#### PROVIDED DATA
========================

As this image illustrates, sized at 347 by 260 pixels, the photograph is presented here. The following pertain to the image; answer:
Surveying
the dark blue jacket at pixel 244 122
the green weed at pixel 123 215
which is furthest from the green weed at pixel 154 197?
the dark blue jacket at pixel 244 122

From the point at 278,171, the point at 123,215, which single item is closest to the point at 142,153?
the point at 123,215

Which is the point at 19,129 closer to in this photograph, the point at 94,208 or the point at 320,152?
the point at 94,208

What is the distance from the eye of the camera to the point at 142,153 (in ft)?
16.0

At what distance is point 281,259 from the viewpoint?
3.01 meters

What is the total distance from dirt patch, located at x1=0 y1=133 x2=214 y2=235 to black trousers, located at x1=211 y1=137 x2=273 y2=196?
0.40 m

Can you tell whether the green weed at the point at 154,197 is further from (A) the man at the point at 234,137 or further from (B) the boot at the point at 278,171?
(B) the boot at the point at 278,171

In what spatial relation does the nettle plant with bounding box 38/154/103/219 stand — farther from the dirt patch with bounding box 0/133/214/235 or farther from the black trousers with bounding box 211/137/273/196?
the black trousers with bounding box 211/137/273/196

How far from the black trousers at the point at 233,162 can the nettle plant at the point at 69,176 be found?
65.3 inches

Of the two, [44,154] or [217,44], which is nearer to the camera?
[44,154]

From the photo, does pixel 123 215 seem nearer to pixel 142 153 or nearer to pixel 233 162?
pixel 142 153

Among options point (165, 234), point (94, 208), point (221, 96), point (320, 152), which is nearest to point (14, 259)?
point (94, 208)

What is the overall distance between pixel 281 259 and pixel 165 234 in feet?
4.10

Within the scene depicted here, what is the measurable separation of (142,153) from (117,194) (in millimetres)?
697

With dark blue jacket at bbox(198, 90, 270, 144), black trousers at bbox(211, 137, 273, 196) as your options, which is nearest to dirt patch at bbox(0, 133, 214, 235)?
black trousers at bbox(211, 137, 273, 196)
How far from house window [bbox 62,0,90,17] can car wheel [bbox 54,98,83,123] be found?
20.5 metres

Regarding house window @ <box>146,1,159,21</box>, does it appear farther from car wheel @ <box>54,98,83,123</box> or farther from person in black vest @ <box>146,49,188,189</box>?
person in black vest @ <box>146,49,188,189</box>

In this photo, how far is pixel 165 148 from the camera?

========================

#### EXERCISE DESCRIPTION
The records above should be returned exactly.

#### RESULT OF THIS EXERCISE
As this image illustrates, sized at 347 by 260 pixels, the photograph is presented here. The following pertain to the image; answer:
Surveying
the dark blue jacket at pixel 244 122
the green weed at pixel 123 215
which is furthest from the green weed at pixel 154 197?
the dark blue jacket at pixel 244 122

From the point at 278,171, the point at 123,215, which single item is closest to the point at 142,153?
the point at 123,215

Which is the point at 19,129 closer to in this photograph, the point at 94,208 or the point at 320,152?
the point at 94,208

What is the distance from the eye of the camera to the point at 142,153 (in ft)?
16.0

At what distance is point 281,259 from the viewpoint?
3.01 meters

What is the total distance from dirt patch, located at x1=0 y1=133 x2=214 y2=235 to black trousers, located at x1=211 y1=137 x2=273 y2=196?
0.40 m

Can you tell whether the green weed at the point at 154,197 is further from (A) the man at the point at 234,137 or further from (B) the boot at the point at 278,171?
(B) the boot at the point at 278,171

In what spatial relation does the nettle plant with bounding box 38/154/103/219 stand — farther from the dirt patch with bounding box 0/133/214/235 or farther from the black trousers with bounding box 211/137/273/196?
the black trousers with bounding box 211/137/273/196

How far from the black trousers at the point at 233,162 can the nettle plant at the point at 69,176 be found?
65.3 inches

Of the two, [44,154] or [217,44], which is nearer to the camera?
[44,154]

From the photo, does pixel 123 215 seem nearer to pixel 142 153 or nearer to pixel 233 162?
pixel 142 153

Among options point (165, 234), point (94, 208), point (221, 96), point (320, 152), which is nearest to point (14, 259)?
point (94, 208)

What is the overall distance between pixel 281 259 and pixel 165 234 in feet?
4.10

Within the scene depicted here, what is the measurable separation of (142,153) from (117,194) (in millimetres)?
697

With dark blue jacket at bbox(198, 90, 270, 144), black trousers at bbox(211, 137, 273, 196) as your options, which is nearest to dirt patch at bbox(0, 133, 214, 235)?
black trousers at bbox(211, 137, 273, 196)
How far from house window [bbox 62,0,90,17] can car wheel [bbox 54,98,83,123] be found?
20.5 metres

Regarding house window @ <box>146,1,159,21</box>, does it appear farther from car wheel @ <box>54,98,83,123</box> or farther from person in black vest @ <box>146,49,188,189</box>?
person in black vest @ <box>146,49,188,189</box>

In this photo, how far is pixel 165 148 from the camera?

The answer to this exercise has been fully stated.